CERN delivered antimatter by road for the first time.
Experiment BASE: first successful transfer of antimatter
*March 24 2026* – At the CERN (French‑Swiss center) the BASE project team reached a historic milestone: for the first time in the world they successfully moved samples of antimatter from one laboratory to another, using a portable cryogenic trap. This event opens the prospect of transporting antiparticles to any European research centers and allows more detailed measurements than possible at CERN’s site.
How it was done
1. Sample creation – In a stationary setup a cloud of 92 antiprotons was formed, held in a “Penning” trap.
2. Detachment and transport – The trap was detached, placed into a special container and transported by vehicle to the new research location within CERN.

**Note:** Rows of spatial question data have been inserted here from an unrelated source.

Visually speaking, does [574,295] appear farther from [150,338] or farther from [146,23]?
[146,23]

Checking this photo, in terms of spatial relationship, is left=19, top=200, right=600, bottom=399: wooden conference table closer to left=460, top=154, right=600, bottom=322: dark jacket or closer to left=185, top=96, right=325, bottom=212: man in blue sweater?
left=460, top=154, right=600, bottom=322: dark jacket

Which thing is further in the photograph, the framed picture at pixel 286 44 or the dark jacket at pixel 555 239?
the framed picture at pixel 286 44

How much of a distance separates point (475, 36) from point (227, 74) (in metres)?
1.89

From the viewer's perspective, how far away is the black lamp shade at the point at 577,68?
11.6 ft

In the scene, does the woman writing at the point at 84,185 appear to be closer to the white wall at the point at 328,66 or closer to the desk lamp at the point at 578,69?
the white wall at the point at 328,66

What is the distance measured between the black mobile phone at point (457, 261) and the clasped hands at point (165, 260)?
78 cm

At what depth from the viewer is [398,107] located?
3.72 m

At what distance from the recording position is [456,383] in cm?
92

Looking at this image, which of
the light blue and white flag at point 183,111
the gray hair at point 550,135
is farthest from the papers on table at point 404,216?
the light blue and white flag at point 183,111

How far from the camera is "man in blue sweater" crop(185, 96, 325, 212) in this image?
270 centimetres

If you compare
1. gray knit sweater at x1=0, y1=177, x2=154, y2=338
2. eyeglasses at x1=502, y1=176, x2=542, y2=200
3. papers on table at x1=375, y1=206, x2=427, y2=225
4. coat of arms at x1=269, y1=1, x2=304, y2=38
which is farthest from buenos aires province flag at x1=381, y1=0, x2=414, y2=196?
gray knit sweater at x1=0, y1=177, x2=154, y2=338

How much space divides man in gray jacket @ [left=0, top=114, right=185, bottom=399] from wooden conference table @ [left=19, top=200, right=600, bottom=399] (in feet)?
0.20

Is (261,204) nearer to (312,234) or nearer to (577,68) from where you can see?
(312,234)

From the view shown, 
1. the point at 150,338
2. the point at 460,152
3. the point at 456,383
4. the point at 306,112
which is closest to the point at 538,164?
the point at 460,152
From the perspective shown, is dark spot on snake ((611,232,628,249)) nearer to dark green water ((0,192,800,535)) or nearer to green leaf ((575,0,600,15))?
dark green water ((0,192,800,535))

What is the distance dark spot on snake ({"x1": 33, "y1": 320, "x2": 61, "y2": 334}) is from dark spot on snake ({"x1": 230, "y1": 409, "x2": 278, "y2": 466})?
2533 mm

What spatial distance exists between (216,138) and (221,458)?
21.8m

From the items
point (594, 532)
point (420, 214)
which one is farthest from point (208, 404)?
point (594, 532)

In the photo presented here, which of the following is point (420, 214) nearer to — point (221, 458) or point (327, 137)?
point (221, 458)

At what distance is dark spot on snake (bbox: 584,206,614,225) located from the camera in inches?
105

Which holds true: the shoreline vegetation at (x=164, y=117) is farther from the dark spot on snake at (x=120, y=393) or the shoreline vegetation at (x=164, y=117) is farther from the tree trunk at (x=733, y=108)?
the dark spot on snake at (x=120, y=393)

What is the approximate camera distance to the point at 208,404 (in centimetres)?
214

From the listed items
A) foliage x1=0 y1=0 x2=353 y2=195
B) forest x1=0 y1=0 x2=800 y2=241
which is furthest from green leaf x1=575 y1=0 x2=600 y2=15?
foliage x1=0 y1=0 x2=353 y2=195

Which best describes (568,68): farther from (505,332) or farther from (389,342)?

3. BASE‑STEP technology – The mobile system weighing about 1000 kg includes a superconducting magnet, cryogenic cooling with liquid helium, backup power and a vacuum chamber. Thanks to its compactness and damping system it can move through narrow laboratory corridors while keeping antiparticles at ultra‑low temperatures.
Why this matters
- Safety – Antimatter annihilates instantly upon contact with ordinary material, causing an explosion. The event itself is less dangerous than losing rare samples that have been collected for years.
- Measurement precision – Inside CERN accelerators and colossal magnets (including the LHC) strong electromagnetic fields make it difficult to work with low‑energy antiparticles. Moving samples to cleaner laboratories allows measurements with greater accuracy.
- Scientific goal – Precise data on antiproton properties will help unravel baryon asymmetry of matter, explaining the dominance of ordinary matter in the Universe.
What’s next
The plan now is to transport antimatter to European labs such as Heinrich Heine University (Düsseldorf) and others. This will enable researchers to conduct experiments outside CERN and opens new horizons for fundamental studies of antimatter.